## DATA TO PROCESS
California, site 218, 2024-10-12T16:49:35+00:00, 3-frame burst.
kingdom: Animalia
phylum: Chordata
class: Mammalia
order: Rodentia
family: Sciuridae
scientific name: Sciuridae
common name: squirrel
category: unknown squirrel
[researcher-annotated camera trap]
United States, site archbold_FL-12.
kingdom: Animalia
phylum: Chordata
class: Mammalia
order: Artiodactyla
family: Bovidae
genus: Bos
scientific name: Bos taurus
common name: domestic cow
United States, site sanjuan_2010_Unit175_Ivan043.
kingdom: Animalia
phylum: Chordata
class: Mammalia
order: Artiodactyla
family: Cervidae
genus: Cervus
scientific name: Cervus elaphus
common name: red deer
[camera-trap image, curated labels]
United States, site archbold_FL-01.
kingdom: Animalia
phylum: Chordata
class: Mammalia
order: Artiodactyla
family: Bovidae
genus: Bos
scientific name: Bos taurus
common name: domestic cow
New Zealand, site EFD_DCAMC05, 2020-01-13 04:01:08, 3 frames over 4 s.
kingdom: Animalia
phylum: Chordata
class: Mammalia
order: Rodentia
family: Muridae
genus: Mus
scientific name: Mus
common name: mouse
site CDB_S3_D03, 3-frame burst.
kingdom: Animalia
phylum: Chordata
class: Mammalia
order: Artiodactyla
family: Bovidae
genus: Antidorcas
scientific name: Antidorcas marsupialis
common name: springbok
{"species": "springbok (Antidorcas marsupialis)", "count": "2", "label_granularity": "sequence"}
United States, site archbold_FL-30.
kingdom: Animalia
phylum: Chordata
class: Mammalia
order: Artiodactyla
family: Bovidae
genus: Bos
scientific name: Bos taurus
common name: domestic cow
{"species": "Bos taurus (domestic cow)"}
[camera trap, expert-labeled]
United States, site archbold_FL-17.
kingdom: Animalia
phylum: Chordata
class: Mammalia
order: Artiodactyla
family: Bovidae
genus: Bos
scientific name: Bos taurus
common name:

## WHAT THIS TASK INVOLVES
Return the full listing. Keep each line exactly as it stands.

## ANSWER FOR THIS EXERCISE
California, site 218, 2024-10-12T16:49:35+00:00, 3-frame burst.
kingdom: Animalia
phylum: Chordata
class: Mammalia
order: Rodentia
family: Sciuridae
scientific name: Sciuridae
common name: squirrel
category: unknown squirrel
[researcher-annotated camera trap]
United States, site archbold_FL-12.
kingdom: Animalia
phylum: Chordata
class: Mammalia
order: Artiodactyla
family: Bovidae
genus: Bos
scientific name: Bos taurus
common name: domestic cow
United States, site sanjuan_2010_Unit175_Ivan043.
kingdom: Animalia
phylum: Chordata
class: Mammalia
order: Artiodactyla
family: Cervidae
genus: Cervus
scientific name: Cervus elaphus
common name: red deer
[camera-trap image, curated labels]
United States, site archbold_FL-01.
kingdom: Animalia
phylum: Chordata
class: Mammalia
order: Artiodactyla
family: Bovidae
genus: Bos
scientific name: Bos taurus
common name: domestic cow
New Zealand, site EFD_DCAMC05, 2020-01-13 04:01:08, 3 frames over 4 s.
kingdom: Animalia
phylum: Chordata
class: Mammalia
order: Rodentia
family: Muridae
genus: Mus
scientific name: Mus
common name: mouse
site CDB_S3_D03, 3-frame burst.
kingdom: Animalia
phylum: Chordata
class: Mammalia
order: Artiodactyla
family: Bovidae
genus: Antidorcas
scientific name: Antidorcas marsupialis
common name: springbok
{"species": "springbok (Antidorcas marsupialis)", "count": "2", "label_granularity": "sequence"}
United States, site archbold_FL-30.
kingdom: Animalia
phylum: Chordata
class: Mammalia
order: Artiodactyla
family: Bovidae
genus: Bos
scientific name: Bos taurus
common name: domestic cow
{"species": "Bos taurus (domestic cow)"}
[camera trap, expert-labeled]
United States, site archbold_FL-17.
kingdom: Animalia
phylum: Chordata
class: Mammalia
order: Artiodactyla
family: Bovidae
genus: Bos
scientific name: Bos taurus
common name:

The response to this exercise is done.